OpenID SplitIf a single theme emerged from the recent OpenID usability summit hosted by Facebook (to which I was not invited), it is that ‘Brands’ are the key to OpenID success. Users, more than anything else, identified themselves with brands such as Yahoo!, Facebook, and MySpace, and when presented with a federated login dialog, found the logos of these providers to be the most intuitive way to login. This is the driving force behind Facebook Connect adoption.

The key to brand-driven login, of course, is Directed Identity. It’s the feature of OpenID in which the user does not enter his OpenID URI, but instead, tells the site who he would like to login with (the provider’s identifier, not the user’s). Yahoo! was the first major supporter of Directed Identity and it is the primary feature of its OpenID service.

See where I am going with this?

If Directed Identity is the technology, and Brand-recognition the philosophy to move OpenID forward, isn’t that equal to declaring bankruptcy to the vision of self-controlled and hosted identity? Microsoft, Google, Yahoo!, and Facebook don’t need a community. They can meet in a room and decide how they want to inter-operate. Technically, they don’t even need to inter-operate because developers can just drop 4 libraries into their sites that will do all the heavy lifting for them (Facebook-style).

Is OpenID becoming noting more than a fig-leaf for big corporations, protecting them from anti-trust, and making their locked-in products look Open?



  1. I’m not sure why you’re making a deal out of being “not invited”; over forty people were there in person and two-hundred people on the live video stream.

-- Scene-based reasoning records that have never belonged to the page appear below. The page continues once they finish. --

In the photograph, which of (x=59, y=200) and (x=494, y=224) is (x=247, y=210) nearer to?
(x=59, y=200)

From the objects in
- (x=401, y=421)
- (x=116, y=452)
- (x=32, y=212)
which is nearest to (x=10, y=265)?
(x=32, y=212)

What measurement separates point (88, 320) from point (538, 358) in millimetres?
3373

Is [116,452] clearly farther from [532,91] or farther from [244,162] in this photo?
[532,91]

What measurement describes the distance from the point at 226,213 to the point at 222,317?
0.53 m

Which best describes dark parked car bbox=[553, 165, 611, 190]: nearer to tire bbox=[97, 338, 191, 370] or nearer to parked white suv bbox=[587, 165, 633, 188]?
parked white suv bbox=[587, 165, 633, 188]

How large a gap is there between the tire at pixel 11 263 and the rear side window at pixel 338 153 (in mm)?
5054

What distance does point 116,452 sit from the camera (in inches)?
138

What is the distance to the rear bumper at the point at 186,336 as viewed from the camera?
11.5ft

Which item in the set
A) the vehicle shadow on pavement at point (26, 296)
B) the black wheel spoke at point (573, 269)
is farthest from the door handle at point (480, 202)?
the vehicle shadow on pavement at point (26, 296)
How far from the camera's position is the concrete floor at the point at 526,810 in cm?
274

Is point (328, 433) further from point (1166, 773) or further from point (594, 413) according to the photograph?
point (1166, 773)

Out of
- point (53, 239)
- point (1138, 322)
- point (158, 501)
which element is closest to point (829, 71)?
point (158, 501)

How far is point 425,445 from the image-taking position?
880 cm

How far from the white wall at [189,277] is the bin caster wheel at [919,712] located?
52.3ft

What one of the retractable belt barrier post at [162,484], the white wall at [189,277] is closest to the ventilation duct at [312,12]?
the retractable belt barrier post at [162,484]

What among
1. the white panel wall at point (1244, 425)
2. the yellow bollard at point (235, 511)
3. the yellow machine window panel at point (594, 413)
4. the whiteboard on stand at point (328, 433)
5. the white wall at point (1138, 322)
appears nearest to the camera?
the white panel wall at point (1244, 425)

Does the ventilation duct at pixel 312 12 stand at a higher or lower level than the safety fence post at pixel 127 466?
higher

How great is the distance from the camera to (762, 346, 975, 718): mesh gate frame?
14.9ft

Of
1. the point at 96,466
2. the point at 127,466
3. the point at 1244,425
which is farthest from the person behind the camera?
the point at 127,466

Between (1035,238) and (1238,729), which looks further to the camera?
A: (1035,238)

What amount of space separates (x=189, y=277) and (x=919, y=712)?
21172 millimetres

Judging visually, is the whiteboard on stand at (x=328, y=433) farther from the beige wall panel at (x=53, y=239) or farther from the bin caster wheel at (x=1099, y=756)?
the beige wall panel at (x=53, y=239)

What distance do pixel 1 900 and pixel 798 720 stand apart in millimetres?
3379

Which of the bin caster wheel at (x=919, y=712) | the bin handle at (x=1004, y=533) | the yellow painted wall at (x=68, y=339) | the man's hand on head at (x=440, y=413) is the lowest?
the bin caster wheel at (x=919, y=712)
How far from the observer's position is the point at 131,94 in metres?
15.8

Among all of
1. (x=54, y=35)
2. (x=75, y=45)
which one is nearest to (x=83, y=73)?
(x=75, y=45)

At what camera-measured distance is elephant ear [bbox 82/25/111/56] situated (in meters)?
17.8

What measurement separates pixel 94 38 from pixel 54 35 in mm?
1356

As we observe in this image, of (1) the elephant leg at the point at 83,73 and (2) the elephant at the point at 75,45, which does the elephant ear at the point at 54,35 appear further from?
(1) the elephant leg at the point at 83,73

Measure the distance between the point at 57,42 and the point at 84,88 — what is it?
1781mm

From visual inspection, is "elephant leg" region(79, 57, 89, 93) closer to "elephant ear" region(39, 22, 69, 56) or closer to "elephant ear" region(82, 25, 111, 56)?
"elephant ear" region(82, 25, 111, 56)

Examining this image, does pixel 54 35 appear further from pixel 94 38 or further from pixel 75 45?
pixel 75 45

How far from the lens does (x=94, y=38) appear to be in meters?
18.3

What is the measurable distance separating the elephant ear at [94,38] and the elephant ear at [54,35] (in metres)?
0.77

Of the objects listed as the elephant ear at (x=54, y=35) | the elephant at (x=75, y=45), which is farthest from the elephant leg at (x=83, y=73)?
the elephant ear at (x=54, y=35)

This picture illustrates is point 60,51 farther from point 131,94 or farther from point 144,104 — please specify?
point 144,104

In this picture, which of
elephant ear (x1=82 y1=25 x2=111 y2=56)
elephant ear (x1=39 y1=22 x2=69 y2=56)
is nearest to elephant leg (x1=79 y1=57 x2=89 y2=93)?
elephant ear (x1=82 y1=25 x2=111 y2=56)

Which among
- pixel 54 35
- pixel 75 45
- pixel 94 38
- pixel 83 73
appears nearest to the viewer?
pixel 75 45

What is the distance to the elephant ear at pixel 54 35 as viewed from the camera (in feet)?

Not a single person who requested to come was turned away.
    One of the most significant and concrete pieces of work coming out of the summit is the proposed OpenID User Interface Working Group (http://openid.pbwiki.com/OpenID-User-Interface-Work-Group-Proposal) which can be implemented by any OpenID Relying Party and Provider, big or small.
    I will agree that more mainstream consumers are finding it easier to interact with OpenID via brands like Google, MySpace or Yahoo!, but not one person at the summit advocated for removing or hiding the ability for someone to use their own OpenID to sign in.
    So no, you’re wrong. :)

  2. The comment about not being invited was a tongue-in-cheek comment. I heard Facebook was doing some sort of a closed event about two weeks earlier and the next time I read about it was on Twitter during the event. No big deal.
    I am very skeptical of a standard organization (which is what OpenID foundation is) trying to do UI work. But I will wait and see what comes out of it.
    I don’t know what came out of the event, but I read the presentation so my view is limited to what went in. I think it is naive to think that just because there is a way to use your own OpenID somewhere, the presence of large brand names will not eventually move OpenID is a different direction.
    Using brands isn’t innovative, it is more of the same.

  3. An OpenID sign in interface needs to show me the appropriate brands depending on who I am and what I’m trying to do. For me that means seeing OpenID big and prominently since I use my own URL, but for my Mom that means emphasizing the Google logo since that is her main account online.